The Arabidopsis nitrate transporter encoding gene NRT2.1 encodes a high affinity nitrate transporter which is a major facilitator of high affinity nitrate uptake activity. Current research in this field shows that nitrate induces the expression of NRT2.1. Photosynthate sugars have a boost effect on inducing NRT2.1 expression regardless the presence of nitrate. It is thought that photosynthate sugars serve as fuel and signal for nitrate uptake and in turn nitrate assimilation to allow growth. The Bevan lab and other labs have shown independently that signals generated downstream of photosynthate sugar metabolism through the Oxidative Pentose Phosphate (OPP) pathway regulate NRT2.1 expression. However, the signals and genes that are responsible for this process are not known. This research project aims to identify key regulators that mediate sugar regulated NRT2.1 expression and further to unravel the detailed mechanisms that how sugar regulates this process. The knowledge obtained from this project will assist the improvement of crop nitrogen usage efficiency in the future.

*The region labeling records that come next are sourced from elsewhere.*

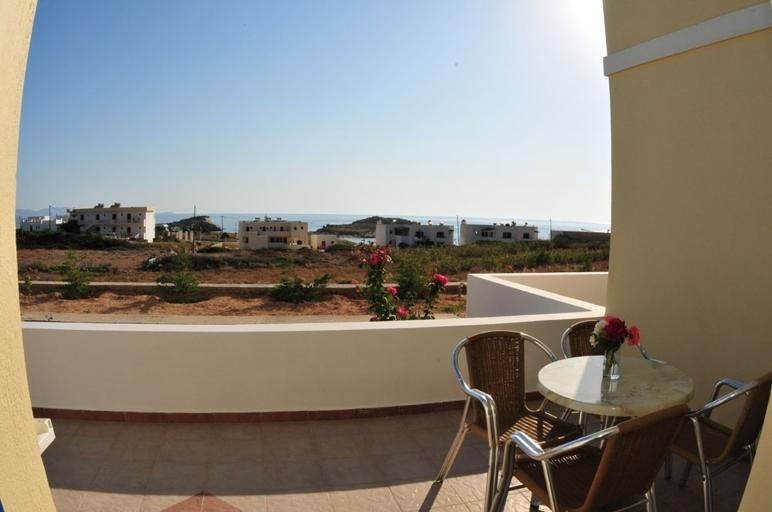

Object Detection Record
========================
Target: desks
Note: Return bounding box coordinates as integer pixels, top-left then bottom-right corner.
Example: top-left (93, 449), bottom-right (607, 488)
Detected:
top-left (535, 357), bottom-right (696, 445)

The regulation of NRT2.1 expression is complex. Previous studies have reported various factors or genes affect NRT2.1 expression. During the first period of this project (year 1), I demonstrated that the key regulator Nin-Like Protein 7 (NLP7), previously shown to regulate NRT2.1 expression in response to nitrate, is also involved in sugar induced NRT2.1 expression. I then examined the role of NLP7 in this process by creating various deletion or mutation versions of NLP7 protein for functional analysis. In these analyses, bioimaging was used to assess protein abundance and subcellular location of NLP7. Luciferase reporter gene activity assays have been applied in root protoplasts to assess transcription activity of NLP7 and derivatives. Through these studies, we propose that sugar controls NLP7 protein abundance and most likely post-translational modifications are occurring on NLP7 in response to sugar signals.
During the second period of this project (year 2), I explored in detail the network controlling NRT2.1 expression in response to sugar signals. The questions I aimed to answer were: 1) what is or are the signals generated from OPP pathway controls NRT2.1 expression and which are the genes required for generating the signals? 2) What are the interacting protein partners of NLP7 that might regulate this activity? To address these key questions, I screened knockout lines of genes annotated as OPP pathway metabolic genes by testing the responsiveness of these lines to nitrate and sugars. I also screened candidate proteins by using split YFP vectors to identify potential interacting proteins of NLP7. With these investigations, I identified genes in the OPP pathway that affect NRT2.1 expression and one potential interacting partner of NLP7 regulating its activity. To follow up these discoveries, I wrote, with Prof. Bevan, a 3-year grant to the BBSRC, with myself as the Researcher Co-Investigator. This grant was funded (Ref. BB/M02184X/1), and in the future I will finalize the publications based on this project and employ proteomics methodology to identify interacting partners and study post-translational modifications of NLP7.